Just days after the U.S. Supreme Court overturned Roe v. Wade, Alabama has cited that ruling in a bid to outlaw parents from obtaining puberty blockers and certain other medical treatment for their transgender children.
The citation came in an appeal by Alabama’s attorney general seeking to lift a federal court injunction that partially blocked enforcement of a newly enacted state ban on medical interventions for transgender youths.
The appeal is believed to mark the first time a state has expressly invoked the recent Supreme Court opinion overturning its 1973 Roe v.
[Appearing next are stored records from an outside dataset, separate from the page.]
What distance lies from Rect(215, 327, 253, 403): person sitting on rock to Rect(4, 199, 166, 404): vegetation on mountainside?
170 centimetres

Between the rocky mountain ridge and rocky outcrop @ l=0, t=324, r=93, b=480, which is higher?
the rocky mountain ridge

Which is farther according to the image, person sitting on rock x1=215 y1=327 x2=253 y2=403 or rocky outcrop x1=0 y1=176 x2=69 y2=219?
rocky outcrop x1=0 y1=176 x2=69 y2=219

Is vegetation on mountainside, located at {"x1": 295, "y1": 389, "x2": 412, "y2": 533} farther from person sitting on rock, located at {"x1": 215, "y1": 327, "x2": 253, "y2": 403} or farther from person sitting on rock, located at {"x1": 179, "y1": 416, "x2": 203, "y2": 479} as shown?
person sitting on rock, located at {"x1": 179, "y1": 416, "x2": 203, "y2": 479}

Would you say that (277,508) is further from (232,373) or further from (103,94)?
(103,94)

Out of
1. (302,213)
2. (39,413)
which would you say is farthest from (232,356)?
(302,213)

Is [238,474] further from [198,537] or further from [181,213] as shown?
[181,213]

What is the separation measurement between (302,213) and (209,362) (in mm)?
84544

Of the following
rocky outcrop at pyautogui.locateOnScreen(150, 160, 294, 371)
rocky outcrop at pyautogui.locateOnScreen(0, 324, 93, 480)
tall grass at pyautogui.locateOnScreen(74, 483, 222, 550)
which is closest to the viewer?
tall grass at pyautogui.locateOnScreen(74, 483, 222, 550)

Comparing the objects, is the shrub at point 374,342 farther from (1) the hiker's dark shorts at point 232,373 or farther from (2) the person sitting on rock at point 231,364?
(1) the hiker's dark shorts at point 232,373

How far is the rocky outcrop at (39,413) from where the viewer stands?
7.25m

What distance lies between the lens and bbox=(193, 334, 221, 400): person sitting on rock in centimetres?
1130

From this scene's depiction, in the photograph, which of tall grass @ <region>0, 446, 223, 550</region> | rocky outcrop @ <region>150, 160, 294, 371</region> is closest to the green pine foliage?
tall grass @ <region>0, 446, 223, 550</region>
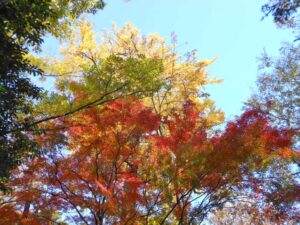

Wade decision legalizing abortion and applied the same reasoning to a separate issue bearing on other rights.
Echoing the high court’s language in striking down Roe, the Alabama appeal filed on Monday argued that the state has the authority to outlaw puberty-blocking hormones and other therapies for transgender minors in part because they are not “deeply rooted in our history or traditions.”
The appeal also asserted that such treatments are dangerous and experimental.
The decision from the Supreme Court on June 24 immediately paved the way for numerous states to enact measures banning or restricting abortions.
Supreme Court Justice Samuel Alito said in the majority opinion that the abortion ruling should not cast “doubt on precedents that do not concern abortion.” But Justice Clarence Thomas wrote that the same legal reasoning should be used to reconsider high court rulings protecting same-sex marriage, gay sex, and contraceptives.
The Alabama law, passed by a Republican-dominated legislature, was blocked from enforcement in May, less than a week after it went into effect, in a preliminary injunction issued by U.S. District Judge Liles Burke, an appointee of former Republican President Donald Trump.
Burke held that higher court rulings made clear that parents have a right to direct the medical care of their children if it meets acceptable standards and that transgender people are protected against discrimination under federal law.
Burke left in place the part of the law banning sex-altering surgeries and other provisions prohibiting school officials from keeping certain gender-identity information secret from parents.